Okay. The results of this study shouldn’t be a surprise. What is surprising is how many people text while driving:
The first study of drivers texting inside their vehicles shows that the risk sharply exceeds previous estimates based on laboratory research — and far surpasses the dangers of other driving distractions.
The new study, which entailed outfitting the cabs of long-haul trucks with video cameras over 18 months, found that when the drivers texted, their collision risk was 23 times greater than when not texting.
The Virginia Tech Transportation Institute, which compiled the research and plans to release its findings on Tuesday, also measured the time drivers took their eyes from the road to send or receive texts.
In the moments before a crash or near crash, drivers typically spent nearly five seconds looking at their devices — enough time at typical highway speeds to cover more than the length of a football field.

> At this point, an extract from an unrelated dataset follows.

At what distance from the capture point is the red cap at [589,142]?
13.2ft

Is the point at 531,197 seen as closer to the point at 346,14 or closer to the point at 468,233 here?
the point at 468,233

I’ve had my car for 10 years now and the odometer just hit 32,000 miles. I just don’t drive much. I am, however, always walking around D.C., mostly with my dog. I live right off Connecticut Avenue, which is a pretty major thoroughfare for this city. It’s amazing to me how many people are fiddling with their blackberries or iphones while driving. Lots of people are talking on the phone, which is illegal. But, more and more, I see people looking down at their handheld devices — while driving. This being D.C, people here are very, very important and must always be checking emails and texts. That’s more important than paying attention to the road.